If you're craving some caffeine (and you're not in the mood for Starbucks), there are lots of great cafes downtown. Some of my favorites include Grey Dog Café (with locations on University Place and Carmine Street), Think Coffee (Mercer Street between 3rd and 4th Streets), as well as a new location inside the NYU bookstore) and The Bean on 12th and Broadway. Many of these also have places to sit and hang out to do some reading or homework.

To go with that coffee, there are plenty of bookstores. The north side of Union Square has one of the few remaining giant Barnes and Noble stores, the famous Strand bookstore is on 12th and Broadway, and Shakespeare & Co is right on the NYU campus on Broadway, doors down from the actual NYU bookstore. (Personally, Shakespeare & Co is my go-to place to get my books for my drama lit classes.) Since its recent renovation, Washington Square Park is an even nicer place to hang out between classes, or when you have free time. Other fun outdoor hangouts include Christopher Street Pier (on the Hudson River) or the High Line Park, especially with its new expansion. The High Line is elevated on top of old train tracks, and stretches from Gansevoort and Washington Street in the West Village to 30th and 10th Avenue.
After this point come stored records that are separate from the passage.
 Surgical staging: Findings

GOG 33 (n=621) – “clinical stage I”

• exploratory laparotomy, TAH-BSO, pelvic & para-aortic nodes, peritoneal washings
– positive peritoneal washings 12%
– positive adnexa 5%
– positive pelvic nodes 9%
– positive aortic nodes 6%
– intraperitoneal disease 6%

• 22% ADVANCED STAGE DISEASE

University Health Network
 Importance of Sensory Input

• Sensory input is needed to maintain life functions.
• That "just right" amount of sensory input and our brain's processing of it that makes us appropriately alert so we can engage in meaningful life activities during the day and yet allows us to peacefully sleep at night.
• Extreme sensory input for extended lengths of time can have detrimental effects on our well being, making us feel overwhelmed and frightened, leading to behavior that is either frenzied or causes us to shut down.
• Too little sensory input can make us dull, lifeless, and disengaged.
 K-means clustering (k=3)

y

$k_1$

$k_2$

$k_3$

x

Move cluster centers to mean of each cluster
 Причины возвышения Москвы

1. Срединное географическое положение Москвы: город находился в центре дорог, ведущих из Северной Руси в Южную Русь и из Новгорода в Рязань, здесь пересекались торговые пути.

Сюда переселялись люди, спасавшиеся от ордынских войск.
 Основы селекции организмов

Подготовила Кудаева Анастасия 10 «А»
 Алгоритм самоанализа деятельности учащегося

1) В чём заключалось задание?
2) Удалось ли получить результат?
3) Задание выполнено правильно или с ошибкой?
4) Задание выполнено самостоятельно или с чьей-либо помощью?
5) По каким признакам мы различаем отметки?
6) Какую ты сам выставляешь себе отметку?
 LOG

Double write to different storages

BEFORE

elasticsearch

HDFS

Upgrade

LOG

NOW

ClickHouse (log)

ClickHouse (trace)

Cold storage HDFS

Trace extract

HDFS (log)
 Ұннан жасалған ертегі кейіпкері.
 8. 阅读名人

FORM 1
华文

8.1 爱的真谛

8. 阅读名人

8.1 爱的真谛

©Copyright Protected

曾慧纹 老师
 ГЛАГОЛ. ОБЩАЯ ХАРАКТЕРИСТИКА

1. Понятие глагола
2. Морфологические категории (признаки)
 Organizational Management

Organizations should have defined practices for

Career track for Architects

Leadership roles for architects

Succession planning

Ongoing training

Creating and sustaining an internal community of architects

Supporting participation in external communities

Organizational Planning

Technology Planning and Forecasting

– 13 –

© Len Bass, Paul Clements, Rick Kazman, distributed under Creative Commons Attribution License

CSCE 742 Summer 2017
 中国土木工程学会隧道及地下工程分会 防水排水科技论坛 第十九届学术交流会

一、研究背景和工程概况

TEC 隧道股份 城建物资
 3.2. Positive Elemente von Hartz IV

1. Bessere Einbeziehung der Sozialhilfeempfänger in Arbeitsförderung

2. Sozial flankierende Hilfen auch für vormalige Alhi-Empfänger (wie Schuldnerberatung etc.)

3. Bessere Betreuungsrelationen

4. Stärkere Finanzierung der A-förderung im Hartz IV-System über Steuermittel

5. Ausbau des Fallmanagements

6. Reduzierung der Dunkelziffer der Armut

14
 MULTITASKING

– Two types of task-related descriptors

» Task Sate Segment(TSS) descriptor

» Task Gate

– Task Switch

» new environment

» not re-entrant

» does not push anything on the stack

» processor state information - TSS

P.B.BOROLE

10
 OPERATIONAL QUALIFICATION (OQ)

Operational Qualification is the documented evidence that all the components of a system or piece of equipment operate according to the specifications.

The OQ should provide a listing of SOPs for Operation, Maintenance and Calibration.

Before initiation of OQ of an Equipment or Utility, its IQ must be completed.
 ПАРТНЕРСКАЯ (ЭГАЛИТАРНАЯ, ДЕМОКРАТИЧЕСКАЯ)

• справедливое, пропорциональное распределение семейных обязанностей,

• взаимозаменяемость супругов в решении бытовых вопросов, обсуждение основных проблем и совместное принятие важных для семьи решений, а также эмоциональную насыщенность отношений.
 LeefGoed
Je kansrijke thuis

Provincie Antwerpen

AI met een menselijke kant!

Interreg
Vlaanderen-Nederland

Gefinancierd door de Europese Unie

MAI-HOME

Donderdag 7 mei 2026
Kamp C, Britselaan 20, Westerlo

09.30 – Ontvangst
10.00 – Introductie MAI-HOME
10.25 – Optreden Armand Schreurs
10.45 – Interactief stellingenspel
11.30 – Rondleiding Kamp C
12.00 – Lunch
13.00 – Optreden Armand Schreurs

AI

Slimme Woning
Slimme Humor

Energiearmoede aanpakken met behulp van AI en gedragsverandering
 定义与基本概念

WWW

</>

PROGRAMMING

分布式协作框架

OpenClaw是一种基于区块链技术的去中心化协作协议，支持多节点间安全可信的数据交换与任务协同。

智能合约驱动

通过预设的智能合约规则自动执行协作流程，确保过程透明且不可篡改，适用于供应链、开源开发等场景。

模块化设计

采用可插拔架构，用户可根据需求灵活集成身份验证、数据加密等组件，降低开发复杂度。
Union Square and Tompkins Square Park are also nice places to sit outside and people watch.

Sweet Revenge on Carmine Street has some of the best cupcakes in the city, and they offer wine pairings to go with your treats. And there are many, many delicious restaurants on Bleecker Street, including the original Magnolia Bakery which is really good and worth a visit if you've never been.

Unfortunately for fans of Rent, the Life Café upon which the café in the show was inspired has closed down its East Village location (at the corner of 10th Street and Avenue B) but one can still wander the neighborhood where Mark and Roger live. (In that neighborhood, 7A is a great spot for brunch, on the corner of 7th Street and Avenue B).

Both sides of Greenwich Village have a wealth of culture that is definitely worth exploring. There is always a ton of theater, or just some great places to hang out. Make 2012 your year to explore downtown!